Jack quiso responder, pero fue incapaz. Solo pudo mostrarse de acuerdo con Laurie asintiendo con la cabeza. Además, sabía que si intentaba hablar en aquel momento, las palabras se estrangularían en su garganta.
—La ironía es que este es uno de los fracasos de la medicina convencional —continuó Laurie, mientras iba recuperando el control de sus emociones—. Cuando la medicina basada en la evidencia tropieza con un obstáculo, el paciente sufre, al igual que la familia, cuando lo dejan en la estacada.
Jack asintió de nuevo. Lo que Laurie estaba diciendo era desafortunadamente cierto.
—¿Has pensado en alguna medicina alternativa o complementaria para J. J.? —preguntó Laurie—. Quiero decir, mientras tengamos atadas las manos con relación al tratamiento de anticuerpos monoclonales.
Jack enarcó las cejas y miró a Laurie con estupefacta sorpresa.
—¿Hablas en serio?
Laurie se encogió de hombros.
—No sé gran cosa al respecto, si quieres que sea sincera. Nunca lo he intentado, a menos que cuentes los complementos vitamínicos. Tampoco he leído mucho sobre el tema. Por lo que yo sé, todo es vudú, excepto algunas plantas activas desde el punto de vista farmacológico.
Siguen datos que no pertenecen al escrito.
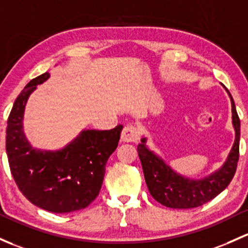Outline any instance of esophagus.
Instances as JSON below:
<instances>
[{
	"label": "esophagus",
	"mask_w": 248,
	"mask_h": 248,
	"mask_svg": "<svg viewBox=\"0 0 248 248\" xmlns=\"http://www.w3.org/2000/svg\"><path fill=\"white\" fill-rule=\"evenodd\" d=\"M139 131L133 124H127L124 128L122 129L121 133V140L124 142H137L139 140Z\"/></svg>",
	"instance_id": "34e87169"
}]
</instances>
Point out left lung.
<instances>
[{
	"label": "left lung",
	"mask_w": 248,
	"mask_h": 248,
	"mask_svg": "<svg viewBox=\"0 0 248 248\" xmlns=\"http://www.w3.org/2000/svg\"><path fill=\"white\" fill-rule=\"evenodd\" d=\"M228 93L232 101V119L235 129V141L227 161L212 176L201 181L179 176L164 163L163 159L157 157L146 147L145 139L141 140V144L138 145V155L141 161L146 184L153 199L160 204L173 209H191L200 207L215 199L233 179L239 161L240 119L236 113L233 97L229 91Z\"/></svg>",
	"instance_id": "1"
}]
</instances>
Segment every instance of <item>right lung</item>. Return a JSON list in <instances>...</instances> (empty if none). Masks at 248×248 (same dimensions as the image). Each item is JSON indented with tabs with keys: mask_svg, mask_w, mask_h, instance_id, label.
<instances>
[{
	"mask_svg": "<svg viewBox=\"0 0 248 248\" xmlns=\"http://www.w3.org/2000/svg\"><path fill=\"white\" fill-rule=\"evenodd\" d=\"M48 77L45 72L33 78L15 100L7 121V157L15 183L31 203L47 212L71 213L88 207L98 196L122 124L110 131H83L57 152L33 148L23 134V110L31 93Z\"/></svg>",
	"mask_w": 248,
	"mask_h": 248,
	"instance_id": "1",
	"label": "right lung"
}]
</instances>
—Eso tengo entendido yo también. Todo se basa en el efecto placebo, por lo que yo sé. Tampoco me ha interesado nunca leer nada al respecto, ni mucho menos probarlo. Creo que es para personas con más esperanza que sentido común, o para gente que arde en deseos de ser estafada. Además, creo que es para la gente desesperada.
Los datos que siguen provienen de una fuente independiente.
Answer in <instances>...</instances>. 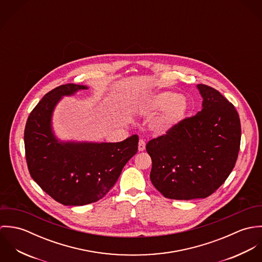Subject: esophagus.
Returning <instances> with one entry per match:
<instances>
[{
  "label": "esophagus",
  "mask_w": 262,
  "mask_h": 262,
  "mask_svg": "<svg viewBox=\"0 0 262 262\" xmlns=\"http://www.w3.org/2000/svg\"><path fill=\"white\" fill-rule=\"evenodd\" d=\"M145 142L142 140V139H140L139 140V142H138V150L139 151H144L145 150Z\"/></svg>",
  "instance_id": "34e87169"
}]
</instances>
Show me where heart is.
<instances>
[{
    "label": "heart",
    "instance_id": "b5f03b06",
    "mask_svg": "<svg viewBox=\"0 0 262 262\" xmlns=\"http://www.w3.org/2000/svg\"><path fill=\"white\" fill-rule=\"evenodd\" d=\"M143 108L147 112L160 111L152 121L151 128L158 135H164L173 130L185 118L187 100L176 93L163 91L150 96Z\"/></svg>",
    "mask_w": 262,
    "mask_h": 262
}]
</instances>
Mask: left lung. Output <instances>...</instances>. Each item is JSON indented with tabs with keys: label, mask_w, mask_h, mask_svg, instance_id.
Masks as SVG:
<instances>
[{
	"label": "left lung",
	"mask_w": 262,
	"mask_h": 262,
	"mask_svg": "<svg viewBox=\"0 0 262 262\" xmlns=\"http://www.w3.org/2000/svg\"><path fill=\"white\" fill-rule=\"evenodd\" d=\"M196 88L202 110L146 145L151 183L172 200L205 199L216 191L233 170L240 148L235 107L217 90L206 84Z\"/></svg>",
	"instance_id": "obj_1"
}]
</instances>
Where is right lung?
Segmentation results:
<instances>
[{
	"label": "right lung",
	"mask_w": 262,
	"mask_h": 262,
	"mask_svg": "<svg viewBox=\"0 0 262 262\" xmlns=\"http://www.w3.org/2000/svg\"><path fill=\"white\" fill-rule=\"evenodd\" d=\"M88 89L68 83L47 93L30 113L24 132L32 179L64 206H83L101 200L138 149L137 135L115 143L60 141L55 136L52 115L56 105L63 97Z\"/></svg>",
	"instance_id": "right-lung-1"
}]
</instances>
—Estamos desesperados —dijo Laurie.
Jack escudriñó la cara de su mujer en la oscuridad. Ignoraba si hablaba en serio o no. Pero sí, estaban desesperados. No cabía la menor duda. Pero ¿estaban tan desesperados?
—No espero una respuesta —añadió Laurie—. Solo estaba pensando en voz alta. Me gustaría hacer algo por nuestro hijo. Odio pensar que esas células del neuroblastoma campen a sus anchas.